SNH - Creio que, na verdade, elas necessitam dessa mudança. O mercado demonstra claramente sinais de desgaste em relação ao modelo do software proprietário. O CLEE se apresenta como uma alternativa para aquela empresa que necessita ter um alto nível de serviços, porém quer racionalizar seus custos, especialmente aqueles relacionados com licença de softwares. Diversas pesquisas apontam para uma economia de pelo menos 50% ao se adotar Software Livre. É extremamente atrativo para qualquer CIO que cada vez mais precisa fazer mais com menos.
RdL - De que maneira as empresas de médio e grande porte podem ser beneficiadas com o Linux?
SNH - Economia, segurança, estabilidade, robustez, diversos fornecedores, possibilidade de customização, alto nível de atualização, provedores locais de alto nível, funcionalidades de alto nível, entre outros, são os benefícios diretos e concretos na adoção do Linux. Quando uma empresa tem dúvida sobre se vai poder ou não se beneficiar das virtudes do Software Livre, sempre recomendamos um processo de levantamento de base instalada e seu comparativo com soluções abertas. Na maioria absoluta dos casos, os ganhos são substanciais e relacionados com os benefícios citados.
RdL - O Conectiva Linux 9 sairá este ano? Que novidades você pode adiantar?
SNH - Ainda na primeira metade deste ano, a Conectiva lança a sua nova versão do CL. Como de praxe, teremos centenas de softwares atualizados, os últimos lançamentos realizados pela comunidade desenvolvedora, além das contribuições inseridas pela Conectiva. Cabe citar o novo kernel, que quando disponível permitirá, em muitos casos, que os equipamentos atuais que executam Linux fiquem ainda mais eficientes. Este espírito que permeia a comunidade é muito importante: em primeiro lugar, vêm os interesses dos usuários: em vez de atualizar o seu equipamento por usar uma versão mais recente do sistema operacional, o usuário terá mais qualidade em seu equipamento atual.
RdL - Quando você resolveu sair do Banco do Brasil para fundar a Conectiva, o que tinha em mente? Que dificuldades iniciais você enfrentou e como elas foram superadas?
SNH - O trabalho na Conectiva tem sido muito gratificante, pois permite que se tenha uma empresa privada, que visa o lucro, o seu crescimento e a satisfação de seus acionistas, com o sentimento de se estar atuando em algo positivo, correto e de grande importância para o Brasil e o restante do planeta, já que o trabalho que desenvolvemos é devolvido à comunidade na forma de software aberto. Ser reconhecido e convidado a participar de uma iniciativa que envolve a maioria das principais distribuições Linux do mundo, como no caso da UnitedLinux, é para nós um reconhecimento de que todo este trabalho tem sido percebido em escala global. Das dificuldades, a que mais me chama a atenção é o quanto ainda há por fazer, quanta demanda existente, que procuramos da melhor forma responder, porém, com muito ainda por ser desenvolvido.
RdL - A concorrência com a Red Hat, que já tem uma filial no Brasil, assusta a Conectiva?
SNH - O mercado é muito maior que a Conectiva e a Red Hat juntas. Ou seja, mais do que concorrer, creio que uma unidade da Red Hat no Brasil venha, na verdade, ajudar a desenvolver o mercado.
RdL - Na sua opinião, as pessoas estão prontas para o software livre? De que maneira o Linux pode ser disseminado no Brasil?
SNH - Sempre que iniciamos um projeto de adoção em massa de SL, sugerimos um trabalho de conscientização dos usuários sobre o porquê das mudanças. As pessoas não têm que mudar para algo pior do que elas têm hoje. Pelo contrário, a mudança deve ser sempre evolutiva. Em muitas situações o Software Livre produz isso, porém, é aconselhável que as pessoas entendam a mudança e sejam inseridas dentro dos conceitos e benefícios que permeiam a adoção do Software Livre. A resistência é natural, especialmente quando não se tem consciência de que se trata de uma mudança positiva sob diversos aspectos, não somente o tecnológico.

* * * * * * *

** PROBLEMA A RESOLVER **
Por favor, transcreva o trecho da entrevista sobre Linux começando em "RdL - A concorrência" e terminando em "disseminado no Brasil?".

** BLOCO DE DADOS **
* * * * * * *

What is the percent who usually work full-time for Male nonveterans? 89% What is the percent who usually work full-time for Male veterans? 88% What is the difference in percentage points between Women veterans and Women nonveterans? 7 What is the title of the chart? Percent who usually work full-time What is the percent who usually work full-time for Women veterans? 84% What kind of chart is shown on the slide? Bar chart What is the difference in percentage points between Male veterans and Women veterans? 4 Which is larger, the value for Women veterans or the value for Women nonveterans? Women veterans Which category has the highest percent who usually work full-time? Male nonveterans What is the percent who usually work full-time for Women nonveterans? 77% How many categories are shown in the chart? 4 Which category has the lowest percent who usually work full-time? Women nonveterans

* * * * * * *

** RESPOSTA DO EXERCÍCIO **
RdL - A concorrência com a Red Hat, que já tem uma filial no Brasil, assusta a Conectiva?
SNH - O mercado é muito maior que a Conectiva e a Red Hat juntas. Ou seja, mais do que concorrer, creio que uma unidade da Red Hat no Brasil venha, na verdade, ajudar a desenvolver o mercado.
RdL - Na sua opinião, as pessoas estão prontas para o software livre? De que maneira o Linux pode ser disseminado no Brasil?